Dalam prinsip demokrasi konsensus disebutkan bahwa kekuasaan negara terdiri dari eksekutif, legislatif, yudikatif, yang tidak dapat saling menjatuhkan. Namun bagaimana pada kenyataannya ? Sebagai contoh kasusu adalah dalam pemerintahan saat ini terjadi perebutan kekuasaan antara dua kubu koalisi partai politik. Sebagai gambaran, kedua kubu partai politik tersebut adalah:
 a. Koalisi Merah Putih
            Koalisi merah putih, menunjuk Prabowo Subianto dari Partai Gerindra sebagai Calon Presiden dan Hatta Rajasa dari Partai Golongan karya sebagai calon wakil presiden. Koalisi Merah Putih beranggotakan beberapa partai, dengan peroleh suara dalam pemilu sebagai berikut :
- Partai Gerindra = 11,81 persen
- Partai Amanat Nasional (PAN) = 7,57 persen
- Partai Golongan Karya (Golkar) = 14,75 persen
- Partai Persatuan Pembangunan (PPP) = 6,53 persen
- Partai Keadilan Sejahtera (PKS) = 6,79 persen
- Partai Bulan Bintang (PBB) = 1,46 persen
- Partai Demokrat (menyusul) = 10,19 %
Total perolehan suara menurut data KPU adalah 59,10 %

b. Koalisi Indonesia Hebat
            Koalisi Indonesia hebat, menunjuk Jokowidodo dari Partai demokrasi Indonesia sebagai calon presiden dan Jusuf Kalla sebagai calon wakil presiden. Koalisi Indonesia hebat beranggotakan hanya 4(empat) partai dengan perolehan suara dalam pemilu sebagai berikut:
- PDI Perjuangan =18,95 persen
- Partai Kebangkitan Bangsa (PKB) = 9,04 persen
- Partai Nasional Demokrat (NasDem) = 6,72 persen
- Partai Hati Nurani Rakyat (Hanura) = 5,26 persen
Total perolehan suara menurut data KPU adalah : 39,97 %
Sisanya, 0,93 % adalah tidak diketahui
Selisih perolehan suara antara kedua kubu koalisi diatas hanya sedikit sekali, dapat dikatakan seimbang untuk bertarung dalam pemilihan presiden. Memang dalam kubu koalisi merah putih dalam hal ini lebih unggul daripada kubu koalisi Indonesia Hebat, namun pada hasil akhir pemilihan presiden, Jokowi memperoleh suara terbanyak mengungguli kubu koalisi Merah Putih, walaupun selisih perolehan suaranya terhitung  tipis. Pasca pemilu, kedua kubu masih berkompetisi untuk menguasai kekuatan politik. Koalisi Merah Putih berusaha menguasai kekuatan politik legislatif. Para politisi dari partai-partai dalam Koalisi Merah Putih pun berkonsolidasi di parlemen, masih pada periode DPR yang lalu, yang berusaha menyelesaikan pembahasan dan pengesahan UU MPR, DPR, DPD, dan DPRD. Sementara kekuatan politik eksekutif  dipegang oleh koalisi Indonesia Hebat sebagai pemenang dalam pemilihan calon presiden dan wakil presiden, dimana presiden terpilihlah yang akan memilih dan  menentukan para calon menteri yang akan mendukung pemerintahannya.  Ada hubungan yang tidak harmonis dari kedua kubu koalisi. Sehingga ada indikasi saling menjatuhkan diantara kekuasaan legislatif dan eksekutif seperti contohnya dalam menentukam kenaikan harga bahan bakar minyak (BBM). Hal ini sangat bertentangan dengan prinsip demokrasi konsensus yang pertama.

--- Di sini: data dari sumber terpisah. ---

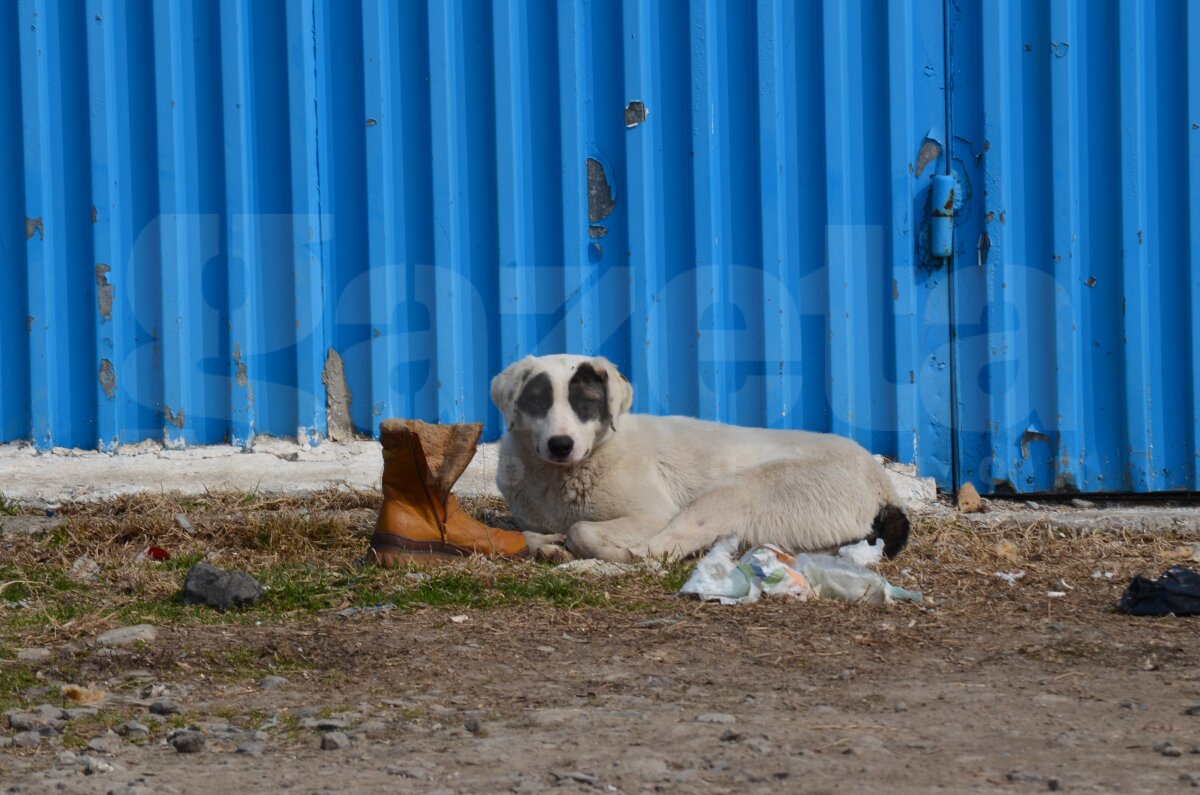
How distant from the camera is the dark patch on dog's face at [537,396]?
18.1 feet

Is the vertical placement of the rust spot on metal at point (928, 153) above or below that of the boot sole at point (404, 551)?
above

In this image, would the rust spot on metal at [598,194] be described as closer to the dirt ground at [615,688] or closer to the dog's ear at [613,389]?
the dog's ear at [613,389]

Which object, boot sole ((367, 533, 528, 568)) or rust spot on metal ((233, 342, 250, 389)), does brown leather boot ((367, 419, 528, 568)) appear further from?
rust spot on metal ((233, 342, 250, 389))

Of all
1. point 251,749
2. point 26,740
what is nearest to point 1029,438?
point 251,749

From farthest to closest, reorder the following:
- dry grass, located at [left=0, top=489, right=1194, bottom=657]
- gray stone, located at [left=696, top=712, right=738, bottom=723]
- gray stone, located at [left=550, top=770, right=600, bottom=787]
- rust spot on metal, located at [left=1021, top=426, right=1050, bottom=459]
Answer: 1. rust spot on metal, located at [left=1021, top=426, right=1050, bottom=459]
2. dry grass, located at [left=0, top=489, right=1194, bottom=657]
3. gray stone, located at [left=696, top=712, right=738, bottom=723]
4. gray stone, located at [left=550, top=770, right=600, bottom=787]

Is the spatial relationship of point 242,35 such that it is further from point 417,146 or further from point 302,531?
point 302,531

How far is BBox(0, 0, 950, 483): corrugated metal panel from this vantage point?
6.64 metres

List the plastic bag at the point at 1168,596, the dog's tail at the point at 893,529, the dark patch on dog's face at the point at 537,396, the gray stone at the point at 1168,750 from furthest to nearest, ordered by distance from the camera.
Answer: the dog's tail at the point at 893,529
the dark patch on dog's face at the point at 537,396
the plastic bag at the point at 1168,596
the gray stone at the point at 1168,750

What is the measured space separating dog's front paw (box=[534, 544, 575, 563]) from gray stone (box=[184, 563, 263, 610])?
1.23 m

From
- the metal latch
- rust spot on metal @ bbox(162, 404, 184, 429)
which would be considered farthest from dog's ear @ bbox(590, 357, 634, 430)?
rust spot on metal @ bbox(162, 404, 184, 429)

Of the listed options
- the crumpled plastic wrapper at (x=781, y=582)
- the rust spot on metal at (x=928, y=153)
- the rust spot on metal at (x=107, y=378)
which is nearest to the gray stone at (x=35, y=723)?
the crumpled plastic wrapper at (x=781, y=582)

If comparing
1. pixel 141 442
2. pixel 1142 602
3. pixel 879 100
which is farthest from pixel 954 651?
pixel 141 442

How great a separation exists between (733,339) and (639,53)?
144 cm

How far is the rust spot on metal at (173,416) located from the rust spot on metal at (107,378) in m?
0.26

Kekuasaan eksekutif di Indonesia saat ini dijalankan oleh koalisi partai politik. Jokowi sebagai presiden terpilih dari koalisi Indonesia Hebat membangun sebuah koalisi ramping tanpa syarat. Dimana anggota koalisinya terdiri dari empat partai yakni Partai Demokrasi Indonesia, Partai Nasional Demokrat, Partai Kebangkitan Bangsa dan Partai Hati Nurani Rakyat. Dapat dikatakan bahwa prinsip demokrasi konsensus yang kedua sudah terpenuhi, hanya saja masih diwarnai intrik-intrik politik di dalamnya.

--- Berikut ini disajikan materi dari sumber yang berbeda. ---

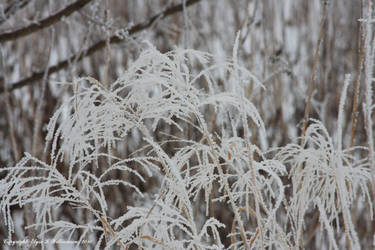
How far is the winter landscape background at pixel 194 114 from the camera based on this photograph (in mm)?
642

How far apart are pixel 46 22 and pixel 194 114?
0.58 metres

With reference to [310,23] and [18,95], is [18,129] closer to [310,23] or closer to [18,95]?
[18,95]

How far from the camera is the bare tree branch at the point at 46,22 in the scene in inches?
41.5

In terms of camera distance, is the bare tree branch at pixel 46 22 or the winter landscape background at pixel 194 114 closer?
the winter landscape background at pixel 194 114

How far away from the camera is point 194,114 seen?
69 cm

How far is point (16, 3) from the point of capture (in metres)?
1.16

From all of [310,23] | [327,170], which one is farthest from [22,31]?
[310,23]

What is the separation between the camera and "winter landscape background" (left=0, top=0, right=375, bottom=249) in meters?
0.64

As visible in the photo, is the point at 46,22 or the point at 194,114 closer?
the point at 194,114

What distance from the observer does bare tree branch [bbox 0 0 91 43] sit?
1.05 metres

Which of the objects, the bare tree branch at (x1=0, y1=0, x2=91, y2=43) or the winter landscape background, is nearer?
the winter landscape background

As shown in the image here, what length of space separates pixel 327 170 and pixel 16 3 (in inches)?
35.4

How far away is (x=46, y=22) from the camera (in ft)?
3.61

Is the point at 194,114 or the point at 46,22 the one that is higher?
the point at 46,22
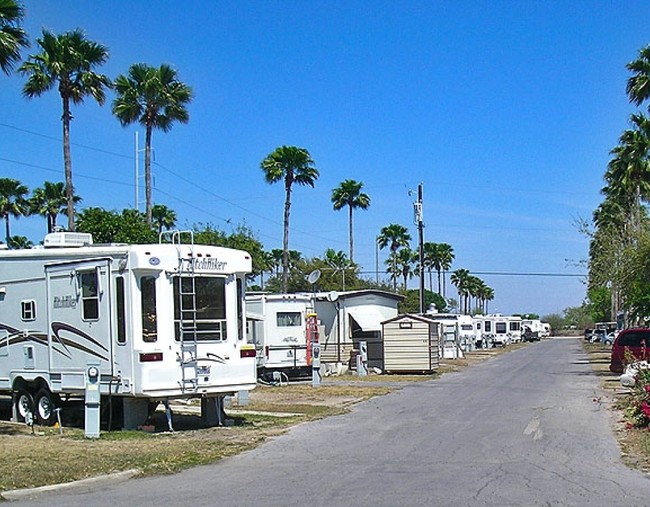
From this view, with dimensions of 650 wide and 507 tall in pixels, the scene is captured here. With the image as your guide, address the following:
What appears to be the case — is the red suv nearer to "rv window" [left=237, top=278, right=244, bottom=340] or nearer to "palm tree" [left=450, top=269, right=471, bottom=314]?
"rv window" [left=237, top=278, right=244, bottom=340]

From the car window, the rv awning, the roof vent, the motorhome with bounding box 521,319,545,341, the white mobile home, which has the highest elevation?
the roof vent

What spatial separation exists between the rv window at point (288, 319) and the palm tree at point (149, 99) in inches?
391

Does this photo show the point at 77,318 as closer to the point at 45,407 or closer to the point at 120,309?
the point at 120,309

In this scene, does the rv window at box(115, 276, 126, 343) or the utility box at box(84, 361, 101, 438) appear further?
the rv window at box(115, 276, 126, 343)

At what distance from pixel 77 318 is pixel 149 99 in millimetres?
23033

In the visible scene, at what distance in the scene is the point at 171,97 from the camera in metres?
37.1

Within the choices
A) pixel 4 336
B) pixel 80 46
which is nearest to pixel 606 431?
pixel 4 336

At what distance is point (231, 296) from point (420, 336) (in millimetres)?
18222

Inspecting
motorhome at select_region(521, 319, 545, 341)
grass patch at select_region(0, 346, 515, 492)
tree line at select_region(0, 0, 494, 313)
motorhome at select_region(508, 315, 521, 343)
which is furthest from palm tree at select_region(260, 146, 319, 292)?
motorhome at select_region(521, 319, 545, 341)

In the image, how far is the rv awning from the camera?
34188 mm

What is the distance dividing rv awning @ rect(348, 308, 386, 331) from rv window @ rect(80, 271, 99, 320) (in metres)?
19.6

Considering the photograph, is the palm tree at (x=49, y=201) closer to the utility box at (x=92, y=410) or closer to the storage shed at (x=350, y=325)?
the storage shed at (x=350, y=325)

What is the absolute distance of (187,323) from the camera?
14859 millimetres

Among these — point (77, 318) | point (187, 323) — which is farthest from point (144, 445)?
point (77, 318)
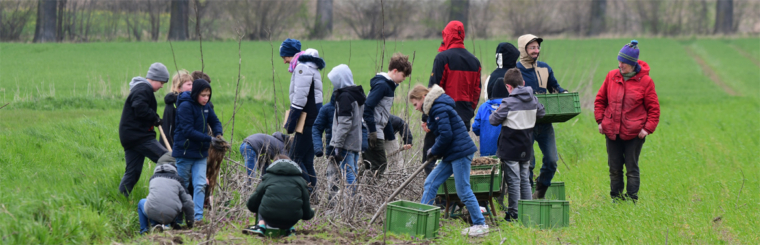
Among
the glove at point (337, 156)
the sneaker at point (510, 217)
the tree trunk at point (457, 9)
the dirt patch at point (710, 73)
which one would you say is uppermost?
the tree trunk at point (457, 9)

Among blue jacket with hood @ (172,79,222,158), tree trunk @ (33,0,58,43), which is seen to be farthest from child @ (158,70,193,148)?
tree trunk @ (33,0,58,43)

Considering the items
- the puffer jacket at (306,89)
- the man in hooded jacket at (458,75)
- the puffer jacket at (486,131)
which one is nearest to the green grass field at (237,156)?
the puffer jacket at (306,89)

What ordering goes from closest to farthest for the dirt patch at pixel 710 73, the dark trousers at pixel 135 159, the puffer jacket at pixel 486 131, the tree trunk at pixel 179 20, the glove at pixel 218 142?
the glove at pixel 218 142, the dark trousers at pixel 135 159, the puffer jacket at pixel 486 131, the dirt patch at pixel 710 73, the tree trunk at pixel 179 20

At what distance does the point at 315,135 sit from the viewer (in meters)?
6.80

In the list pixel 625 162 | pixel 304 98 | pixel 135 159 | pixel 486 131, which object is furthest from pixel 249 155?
pixel 625 162

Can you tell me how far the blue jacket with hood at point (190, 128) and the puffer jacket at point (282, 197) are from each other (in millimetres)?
974

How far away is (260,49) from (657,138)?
1999 cm

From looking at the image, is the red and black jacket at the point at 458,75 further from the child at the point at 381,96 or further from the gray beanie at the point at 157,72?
the gray beanie at the point at 157,72

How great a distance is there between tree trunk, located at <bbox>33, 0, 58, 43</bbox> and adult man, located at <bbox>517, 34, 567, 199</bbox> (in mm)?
26507

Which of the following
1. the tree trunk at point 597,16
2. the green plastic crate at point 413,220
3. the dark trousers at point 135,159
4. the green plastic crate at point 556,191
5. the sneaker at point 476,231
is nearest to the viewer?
the green plastic crate at point 413,220

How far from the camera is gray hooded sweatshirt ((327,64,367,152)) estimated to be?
22.0 ft

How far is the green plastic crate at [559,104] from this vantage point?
6.73 metres

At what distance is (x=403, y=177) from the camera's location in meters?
7.61

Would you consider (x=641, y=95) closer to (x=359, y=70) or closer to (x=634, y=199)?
(x=634, y=199)
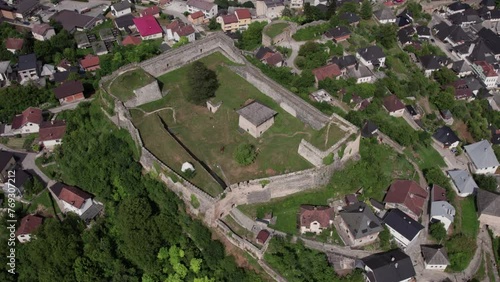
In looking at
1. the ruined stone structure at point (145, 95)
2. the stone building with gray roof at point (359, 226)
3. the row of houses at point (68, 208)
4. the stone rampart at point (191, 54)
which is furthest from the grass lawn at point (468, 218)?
the row of houses at point (68, 208)

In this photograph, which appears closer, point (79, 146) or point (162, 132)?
point (162, 132)

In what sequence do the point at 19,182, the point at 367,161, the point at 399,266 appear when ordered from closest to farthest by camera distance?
the point at 399,266 → the point at 367,161 → the point at 19,182

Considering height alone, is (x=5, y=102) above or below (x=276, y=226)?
below

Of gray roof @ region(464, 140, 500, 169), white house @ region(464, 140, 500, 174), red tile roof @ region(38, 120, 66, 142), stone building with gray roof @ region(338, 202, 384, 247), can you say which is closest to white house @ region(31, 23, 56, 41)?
red tile roof @ region(38, 120, 66, 142)

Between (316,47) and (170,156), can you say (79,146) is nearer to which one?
(170,156)

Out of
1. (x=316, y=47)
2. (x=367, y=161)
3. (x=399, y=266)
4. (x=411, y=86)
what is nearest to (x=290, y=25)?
(x=316, y=47)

Prinsip demokrasi konsensus yang ketiga yang menyebutkan bahwa lembaga legislatif terdiri dari sistem dan kamar majelis rendah (DPR) dan majelis tinggi (MPR dan DPD). Majelis rendah mencerminkan perwakilan partai politik. Majelis tinggi mencerminkan perwakilan daerah sudah terpenuhi. Memang majelis rendah mencerminkan partai politik dan partai politik (seharusnya) mencerminkan aspirasi rakyat namun pada kenyataannya, tidak semua partai politik mencerminkan aspirasi rakyat, namun yang terjadi adalah perebutan kekuasaan, untuk memperoleh keuntungan-keuntungan yang menguntungkan bagi kepentingan partai maupun kepentingan pribadi.

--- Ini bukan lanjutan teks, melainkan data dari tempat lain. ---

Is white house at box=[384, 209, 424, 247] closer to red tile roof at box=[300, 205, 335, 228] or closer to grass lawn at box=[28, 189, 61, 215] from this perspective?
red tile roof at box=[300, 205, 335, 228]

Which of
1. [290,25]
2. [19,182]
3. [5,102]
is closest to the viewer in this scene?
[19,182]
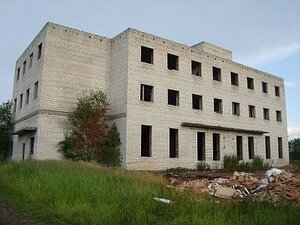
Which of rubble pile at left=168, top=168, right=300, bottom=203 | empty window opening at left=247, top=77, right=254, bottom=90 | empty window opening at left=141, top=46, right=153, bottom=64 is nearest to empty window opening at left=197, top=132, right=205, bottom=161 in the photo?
empty window opening at left=141, top=46, right=153, bottom=64

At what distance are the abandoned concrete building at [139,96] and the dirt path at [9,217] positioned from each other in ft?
42.4

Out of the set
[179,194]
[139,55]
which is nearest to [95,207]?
[179,194]

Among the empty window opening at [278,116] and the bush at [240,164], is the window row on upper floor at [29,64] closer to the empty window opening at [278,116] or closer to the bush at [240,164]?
the bush at [240,164]

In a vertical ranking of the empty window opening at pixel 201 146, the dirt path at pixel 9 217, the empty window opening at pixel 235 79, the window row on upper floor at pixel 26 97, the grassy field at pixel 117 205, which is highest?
the empty window opening at pixel 235 79

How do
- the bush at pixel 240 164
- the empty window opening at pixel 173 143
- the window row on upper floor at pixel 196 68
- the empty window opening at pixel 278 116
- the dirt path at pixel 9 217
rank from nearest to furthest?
the dirt path at pixel 9 217 < the empty window opening at pixel 173 143 < the window row on upper floor at pixel 196 68 < the bush at pixel 240 164 < the empty window opening at pixel 278 116

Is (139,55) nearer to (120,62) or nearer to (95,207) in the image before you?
(120,62)


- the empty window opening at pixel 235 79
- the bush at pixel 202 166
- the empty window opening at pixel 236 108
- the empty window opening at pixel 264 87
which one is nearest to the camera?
the bush at pixel 202 166

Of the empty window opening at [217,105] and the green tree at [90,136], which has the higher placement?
the empty window opening at [217,105]

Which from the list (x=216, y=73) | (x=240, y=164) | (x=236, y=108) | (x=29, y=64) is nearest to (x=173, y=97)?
(x=216, y=73)

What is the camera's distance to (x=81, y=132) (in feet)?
70.9

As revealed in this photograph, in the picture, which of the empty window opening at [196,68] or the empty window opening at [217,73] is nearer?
the empty window opening at [196,68]

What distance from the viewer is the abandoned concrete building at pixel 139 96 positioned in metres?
22.0

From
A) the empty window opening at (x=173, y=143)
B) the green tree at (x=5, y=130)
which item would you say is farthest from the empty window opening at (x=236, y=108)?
the green tree at (x=5, y=130)

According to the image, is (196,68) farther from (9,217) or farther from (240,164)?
(9,217)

Pada demokrasi yang ideal, kepentingan kelompok minoritas tidak boleh terabaikan, namun pada kenyataannya,  kepentingan minoritas sendiri belum banyak mendapat perhatian, hal ini bertentangan dengan prinsip demokrasi konsensus. Berkaitan dengan prinsip demokrasi konsensus yang menerapkan sistem multi partai, sudah dimulai sejak orde reformasi, dimana ada banyak partai yang turut serta dalam memeriahkan pesta demokrasi (pemilu). Walaupun sebenarnya pada orde baru tepatnya pada tahun 1998, telah menerapkan multi partai, namun sistem ini masih berjalan setengah hati, ibaratnya sebuah perusahaan, dimana pemegang saham banyak terdiri dari partai tertentu seperti Golkar (Golongan Karya) dan ABRI. Di Indonesia, ada beberapa partai yang menerapkan sistem multi membership dan ada yang tidak. Tujuan dari multi membership adalah menyatukan perbedaan, tidak menegaskan perbedaan. Contoh paratai yang tidak menerapkan multi membership adalah partai yang berbasis agama. Partai yang multi membership  akan lebih banyak menjaring pengikut daripada  partai yang berbasis agama. Kepentingan minoritas pun dapat terwakili melalui multi membership, sementara partai berbasis agama kurang dapat membawa kepentingan minoritas.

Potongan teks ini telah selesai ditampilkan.